Well, you can’t just say that “Both sides will argue that their position is true,” because that hardly ever applies. “More true” is a philosophical construct that would send heads rolling in more ways than one. So what we end up with is, to paraphrase the Legion’s (and JB’s) wording, that the affirmative will argue that an affirmation of the resolution is true, and the negative will argue that a negation of the resolution is true.

Yeah, well… Sort of…

And that’s my problem. The language is absolutely tortured because the concept of truth almost applies to resolutionality. But linguistically, as Mark Twain put it, it is the difference between the lightning and the lightning bug. The wrong word may come really, really close, but it is still the wrong word. The concept of truth comes really, really close to setting resolutional boundaries in LD, but it is still the wrong concept.

Of course, I’ve done no better, and come up with no paradigm that is a better fit. I tell my new judges, i.e., parents, to listen to a round and make their decision on which side best convinced them that, if they had to take action on the resolution immediately, they should take that particular side. That’s far from elegant, but it does help them make a decision. Elegance, which is what JB is trying for, is better. But I don’t think that elegance resides in a concept of truth. Or if it’s truth, JB still hasn’t pinned it down with wording that I can point to and say, Do this, and everyone will do it with no questions asked. He doesn’t, in other words, solve the problem. If he were solving it, I don’t think he’d get so much resistance from people like me who agree with him. God knows, I’ve got plenty of people in the debate universe with whom to disagree, so I’m not going out of my way to disagree with the ones I agree with.

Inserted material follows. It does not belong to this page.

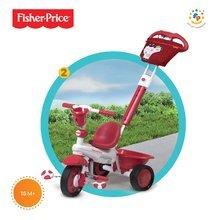 Trojkolky od 10 mesiacov - Trojkolka Fisher-Price Royal Red smarTrike červená od 10 mes_2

So the problem remains, how do you clearly define what resolutionality is in an LD round? I’ve explained here why I want it, and I certainly know it when I see it, but I can’t distill it into one short sentence. Neither can JB. And until we can, we leave open the competitive and unfair (and uneducational) possibility of infinite debate ground vs limited debate ground. I go back to the NFL’s new LD rules as pretty good on this, but they sort of take a Potter Stewart know-it-when-I-see-it approach as well. If we could do better than that, we’d have a great breakthrough. Till then (if ever), we continue to muddle along.